_Your assignment_. Filter the entries, keeping every line with the word "classList".

Supplied material Block Start

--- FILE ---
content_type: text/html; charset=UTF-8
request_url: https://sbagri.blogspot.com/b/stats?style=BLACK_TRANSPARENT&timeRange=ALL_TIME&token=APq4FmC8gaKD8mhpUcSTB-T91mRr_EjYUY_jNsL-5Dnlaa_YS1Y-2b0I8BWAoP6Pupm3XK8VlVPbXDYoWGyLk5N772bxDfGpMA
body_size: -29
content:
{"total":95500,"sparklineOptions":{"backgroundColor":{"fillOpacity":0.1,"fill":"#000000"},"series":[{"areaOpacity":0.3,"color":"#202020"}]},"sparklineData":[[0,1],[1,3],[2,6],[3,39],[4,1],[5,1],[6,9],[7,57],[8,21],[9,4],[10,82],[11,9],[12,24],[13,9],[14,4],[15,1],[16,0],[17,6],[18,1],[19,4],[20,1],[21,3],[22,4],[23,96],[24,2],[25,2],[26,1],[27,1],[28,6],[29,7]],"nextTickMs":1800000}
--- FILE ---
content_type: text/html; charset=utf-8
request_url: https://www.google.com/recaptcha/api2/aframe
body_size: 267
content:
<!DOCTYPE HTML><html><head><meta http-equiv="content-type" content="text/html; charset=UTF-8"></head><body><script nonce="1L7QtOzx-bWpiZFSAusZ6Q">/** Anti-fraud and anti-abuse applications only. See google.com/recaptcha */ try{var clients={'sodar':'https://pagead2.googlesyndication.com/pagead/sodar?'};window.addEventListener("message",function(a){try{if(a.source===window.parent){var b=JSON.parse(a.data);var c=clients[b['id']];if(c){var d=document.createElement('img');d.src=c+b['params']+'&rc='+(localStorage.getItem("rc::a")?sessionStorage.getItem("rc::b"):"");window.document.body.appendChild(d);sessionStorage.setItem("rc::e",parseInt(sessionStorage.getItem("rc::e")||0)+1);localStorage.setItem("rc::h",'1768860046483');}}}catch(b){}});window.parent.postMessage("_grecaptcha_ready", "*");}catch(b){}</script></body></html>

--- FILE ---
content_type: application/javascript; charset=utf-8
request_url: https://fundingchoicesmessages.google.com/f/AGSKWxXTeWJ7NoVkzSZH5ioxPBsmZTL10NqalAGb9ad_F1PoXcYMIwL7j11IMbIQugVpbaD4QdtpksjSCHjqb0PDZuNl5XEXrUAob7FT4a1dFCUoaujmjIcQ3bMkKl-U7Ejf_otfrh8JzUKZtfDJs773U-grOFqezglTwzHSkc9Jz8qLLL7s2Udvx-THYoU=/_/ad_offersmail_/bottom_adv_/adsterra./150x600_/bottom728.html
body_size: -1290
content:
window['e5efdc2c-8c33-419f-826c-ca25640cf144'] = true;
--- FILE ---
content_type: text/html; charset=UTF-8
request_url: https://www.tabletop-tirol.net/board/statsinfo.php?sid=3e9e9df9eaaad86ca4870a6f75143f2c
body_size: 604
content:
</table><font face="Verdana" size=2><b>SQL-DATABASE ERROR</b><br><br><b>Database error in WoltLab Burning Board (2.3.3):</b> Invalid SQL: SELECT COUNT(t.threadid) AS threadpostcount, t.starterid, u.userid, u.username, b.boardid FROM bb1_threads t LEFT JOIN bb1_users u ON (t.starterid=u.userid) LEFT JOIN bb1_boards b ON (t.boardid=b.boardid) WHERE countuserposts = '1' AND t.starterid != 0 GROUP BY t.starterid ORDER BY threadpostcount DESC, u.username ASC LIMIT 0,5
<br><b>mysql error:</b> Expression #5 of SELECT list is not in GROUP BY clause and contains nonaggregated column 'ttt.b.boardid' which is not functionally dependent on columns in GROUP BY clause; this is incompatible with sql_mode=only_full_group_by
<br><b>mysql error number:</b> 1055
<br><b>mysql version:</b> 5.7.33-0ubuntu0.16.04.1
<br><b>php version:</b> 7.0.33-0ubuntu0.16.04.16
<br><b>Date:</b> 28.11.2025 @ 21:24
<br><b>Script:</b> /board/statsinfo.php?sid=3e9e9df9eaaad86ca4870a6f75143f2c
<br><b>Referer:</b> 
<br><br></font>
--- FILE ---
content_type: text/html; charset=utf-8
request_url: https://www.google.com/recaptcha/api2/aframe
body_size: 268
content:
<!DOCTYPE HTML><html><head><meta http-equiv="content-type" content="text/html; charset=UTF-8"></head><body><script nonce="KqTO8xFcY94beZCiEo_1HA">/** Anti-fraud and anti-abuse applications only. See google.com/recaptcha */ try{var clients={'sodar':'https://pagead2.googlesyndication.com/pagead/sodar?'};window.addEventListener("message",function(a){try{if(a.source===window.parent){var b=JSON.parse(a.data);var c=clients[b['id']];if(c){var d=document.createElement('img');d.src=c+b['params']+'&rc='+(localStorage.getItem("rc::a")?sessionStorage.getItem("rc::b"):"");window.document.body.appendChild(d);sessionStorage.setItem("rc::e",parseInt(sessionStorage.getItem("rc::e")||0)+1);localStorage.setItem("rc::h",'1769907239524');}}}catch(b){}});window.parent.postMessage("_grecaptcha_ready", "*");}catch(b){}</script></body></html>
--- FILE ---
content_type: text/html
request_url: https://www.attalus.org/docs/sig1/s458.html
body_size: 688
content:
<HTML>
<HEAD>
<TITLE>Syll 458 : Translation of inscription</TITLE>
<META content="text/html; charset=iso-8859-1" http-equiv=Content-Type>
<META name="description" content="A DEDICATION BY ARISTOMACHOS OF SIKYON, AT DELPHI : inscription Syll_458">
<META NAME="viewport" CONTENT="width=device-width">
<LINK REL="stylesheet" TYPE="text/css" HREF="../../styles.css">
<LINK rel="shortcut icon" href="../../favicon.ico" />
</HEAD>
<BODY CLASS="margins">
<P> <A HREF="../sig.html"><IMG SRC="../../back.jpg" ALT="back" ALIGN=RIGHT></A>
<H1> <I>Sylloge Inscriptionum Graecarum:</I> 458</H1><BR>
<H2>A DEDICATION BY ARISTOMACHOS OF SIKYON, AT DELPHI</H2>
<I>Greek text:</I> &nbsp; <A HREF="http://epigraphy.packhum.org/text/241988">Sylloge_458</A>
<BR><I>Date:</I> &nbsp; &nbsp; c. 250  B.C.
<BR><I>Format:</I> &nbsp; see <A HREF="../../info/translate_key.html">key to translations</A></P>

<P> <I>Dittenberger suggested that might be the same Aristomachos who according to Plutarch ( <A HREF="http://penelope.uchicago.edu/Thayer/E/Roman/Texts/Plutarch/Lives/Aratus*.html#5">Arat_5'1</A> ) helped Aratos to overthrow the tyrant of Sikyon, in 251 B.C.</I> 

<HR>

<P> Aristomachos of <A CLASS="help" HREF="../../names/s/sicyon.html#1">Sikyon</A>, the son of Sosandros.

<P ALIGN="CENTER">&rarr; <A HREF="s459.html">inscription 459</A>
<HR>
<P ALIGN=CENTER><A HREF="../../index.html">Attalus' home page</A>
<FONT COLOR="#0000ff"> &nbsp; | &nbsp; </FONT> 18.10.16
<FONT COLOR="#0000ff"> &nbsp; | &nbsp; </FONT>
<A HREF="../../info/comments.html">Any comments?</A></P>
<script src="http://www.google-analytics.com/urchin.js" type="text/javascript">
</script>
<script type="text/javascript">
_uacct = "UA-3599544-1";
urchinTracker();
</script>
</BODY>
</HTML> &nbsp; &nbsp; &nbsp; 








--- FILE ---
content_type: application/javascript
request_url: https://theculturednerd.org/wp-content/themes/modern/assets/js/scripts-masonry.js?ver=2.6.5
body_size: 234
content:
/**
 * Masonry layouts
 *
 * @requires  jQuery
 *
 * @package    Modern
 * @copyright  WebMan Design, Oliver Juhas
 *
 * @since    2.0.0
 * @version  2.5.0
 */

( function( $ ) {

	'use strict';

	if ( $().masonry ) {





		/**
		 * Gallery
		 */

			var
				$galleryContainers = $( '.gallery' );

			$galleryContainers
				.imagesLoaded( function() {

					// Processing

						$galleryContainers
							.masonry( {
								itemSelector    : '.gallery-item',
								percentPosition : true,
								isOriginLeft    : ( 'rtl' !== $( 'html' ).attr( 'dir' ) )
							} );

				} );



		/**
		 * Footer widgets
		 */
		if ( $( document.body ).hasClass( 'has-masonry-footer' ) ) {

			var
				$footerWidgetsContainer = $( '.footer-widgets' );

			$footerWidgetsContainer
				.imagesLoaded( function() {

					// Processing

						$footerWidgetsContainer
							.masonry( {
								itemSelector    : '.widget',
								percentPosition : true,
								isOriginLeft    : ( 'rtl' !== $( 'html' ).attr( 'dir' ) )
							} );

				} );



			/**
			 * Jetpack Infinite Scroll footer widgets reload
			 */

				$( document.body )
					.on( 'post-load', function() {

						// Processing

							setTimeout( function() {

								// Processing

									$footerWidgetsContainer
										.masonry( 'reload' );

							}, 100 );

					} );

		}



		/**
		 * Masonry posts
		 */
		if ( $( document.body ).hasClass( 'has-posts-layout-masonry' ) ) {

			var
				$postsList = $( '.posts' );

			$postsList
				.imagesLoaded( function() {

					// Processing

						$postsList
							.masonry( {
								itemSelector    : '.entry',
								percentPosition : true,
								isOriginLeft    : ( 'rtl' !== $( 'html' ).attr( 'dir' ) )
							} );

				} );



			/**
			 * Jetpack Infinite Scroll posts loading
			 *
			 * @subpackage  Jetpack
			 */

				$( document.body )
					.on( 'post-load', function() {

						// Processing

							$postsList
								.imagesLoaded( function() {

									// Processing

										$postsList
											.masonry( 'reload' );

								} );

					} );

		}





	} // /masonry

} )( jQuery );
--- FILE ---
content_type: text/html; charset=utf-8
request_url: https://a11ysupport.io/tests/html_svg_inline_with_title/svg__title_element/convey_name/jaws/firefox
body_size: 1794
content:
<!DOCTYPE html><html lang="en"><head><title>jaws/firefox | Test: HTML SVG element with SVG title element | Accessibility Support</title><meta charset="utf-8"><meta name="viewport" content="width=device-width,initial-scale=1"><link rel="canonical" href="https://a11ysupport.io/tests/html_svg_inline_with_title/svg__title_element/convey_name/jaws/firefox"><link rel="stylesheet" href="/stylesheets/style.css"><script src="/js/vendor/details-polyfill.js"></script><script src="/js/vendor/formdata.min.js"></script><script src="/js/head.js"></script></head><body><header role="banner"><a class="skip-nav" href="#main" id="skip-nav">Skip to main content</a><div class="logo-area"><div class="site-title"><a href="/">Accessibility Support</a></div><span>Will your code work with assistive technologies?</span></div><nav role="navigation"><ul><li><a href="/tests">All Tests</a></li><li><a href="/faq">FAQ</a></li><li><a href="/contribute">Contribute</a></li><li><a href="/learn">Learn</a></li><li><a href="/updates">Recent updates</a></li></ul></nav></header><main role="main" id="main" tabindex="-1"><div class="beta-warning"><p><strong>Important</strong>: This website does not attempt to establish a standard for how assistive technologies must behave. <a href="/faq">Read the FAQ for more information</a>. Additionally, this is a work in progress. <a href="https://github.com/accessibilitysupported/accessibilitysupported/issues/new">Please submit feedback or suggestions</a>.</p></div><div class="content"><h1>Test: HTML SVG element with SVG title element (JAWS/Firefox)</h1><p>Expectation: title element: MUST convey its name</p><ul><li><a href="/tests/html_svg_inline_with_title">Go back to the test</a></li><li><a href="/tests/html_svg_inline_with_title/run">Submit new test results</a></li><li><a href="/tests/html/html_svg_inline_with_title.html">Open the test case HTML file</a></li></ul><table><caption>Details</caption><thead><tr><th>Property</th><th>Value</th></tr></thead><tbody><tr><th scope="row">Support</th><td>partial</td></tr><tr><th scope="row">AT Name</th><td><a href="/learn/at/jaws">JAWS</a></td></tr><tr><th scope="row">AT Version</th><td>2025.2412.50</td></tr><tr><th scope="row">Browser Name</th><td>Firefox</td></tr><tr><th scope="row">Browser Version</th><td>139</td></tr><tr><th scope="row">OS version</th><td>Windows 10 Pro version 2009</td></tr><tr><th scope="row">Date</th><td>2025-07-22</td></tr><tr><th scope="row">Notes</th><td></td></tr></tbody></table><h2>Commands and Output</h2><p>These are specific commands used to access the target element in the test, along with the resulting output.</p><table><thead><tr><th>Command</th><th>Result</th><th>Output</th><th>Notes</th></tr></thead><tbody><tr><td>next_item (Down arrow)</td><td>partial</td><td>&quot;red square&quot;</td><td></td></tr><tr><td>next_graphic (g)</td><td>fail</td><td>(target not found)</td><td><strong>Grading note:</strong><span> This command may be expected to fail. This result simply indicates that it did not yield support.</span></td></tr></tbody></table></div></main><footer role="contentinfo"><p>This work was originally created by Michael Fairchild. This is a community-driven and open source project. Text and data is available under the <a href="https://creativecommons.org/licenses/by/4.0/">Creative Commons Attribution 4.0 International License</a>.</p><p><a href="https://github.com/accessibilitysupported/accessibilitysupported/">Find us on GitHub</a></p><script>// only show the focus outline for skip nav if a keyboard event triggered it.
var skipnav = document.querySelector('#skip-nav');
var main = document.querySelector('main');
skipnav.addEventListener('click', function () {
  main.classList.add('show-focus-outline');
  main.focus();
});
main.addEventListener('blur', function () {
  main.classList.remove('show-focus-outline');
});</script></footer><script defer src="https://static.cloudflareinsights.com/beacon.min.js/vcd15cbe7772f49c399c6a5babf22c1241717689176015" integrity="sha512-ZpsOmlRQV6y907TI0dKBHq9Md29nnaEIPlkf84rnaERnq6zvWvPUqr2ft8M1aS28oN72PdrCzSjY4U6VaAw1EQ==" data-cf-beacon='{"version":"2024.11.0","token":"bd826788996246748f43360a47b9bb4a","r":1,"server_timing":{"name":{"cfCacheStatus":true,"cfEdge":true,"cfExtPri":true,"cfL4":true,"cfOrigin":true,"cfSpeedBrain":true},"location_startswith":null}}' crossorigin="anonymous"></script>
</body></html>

Supplied material Block End

_Your response_.
  main.classList.add('show-focus-outline');
  main.classList.remove('show-focus-outline');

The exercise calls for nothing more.